HAY UNA MENTIRA QUE ME HA CONVENCIDO PARA SIEMPRE Y ES QUE ESCRIBIR SIRVE DE ALGO

Ardidos

Es tiempo otra vez de azuzar el fuego aunque se ande debajo de las grutas. De arriesgar la vergüenza, el muerto, su desmemoria, la soledad y sus trece llaves de hueso y sangre. De poner otra vez a la suicida al piano.
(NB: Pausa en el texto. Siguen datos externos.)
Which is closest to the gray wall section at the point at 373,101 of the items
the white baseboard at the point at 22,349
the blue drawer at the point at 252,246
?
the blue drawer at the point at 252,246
Y su corazón entre los dientes del coyote, nombrando todavía la mar o la inexistencia. Es tiempo otra vez de ir al lugar que tantas veces me mató. Como si la muerte y el fracaso no me hubiera hecho ninguna cicatriz. Es la hora en la que quizá pierda todo otra vez, pero la de Ir. No habrá un mejor momento. No lucirá en otra fiesta más rojo el vino. No habrá un barco más grande. No habrá mejor marea para mover el esqueleto. Es ahora. Siempre ha sido sólo ahora. No hay narcóticos de una mejor baraja. Aunque te falte la carne entre las costillas. Aunque de la casa sólo quede una silla de tres patas y un mechero. Aunque venga a tu lado un perro que agoniza y se agarre a tu voz como una montaña que muere. Aunque hacerse hermanos de la vida ahora sea tener sólo un puñado de tierra entre las manos y la sangre de un viejo animal que no aulla. Sólo ahora. Todo ahora. Aunque me dé miedo que ese trigo se hiele cuando llegue. Aunque me dé pavor que se reviente del todo mi esperanza y mi sonido. Son ahora los tendones entre la hierba y la cuchilla, bajo la luna, hacia el relincho. Es sólo ahora y uno no puede apartarse.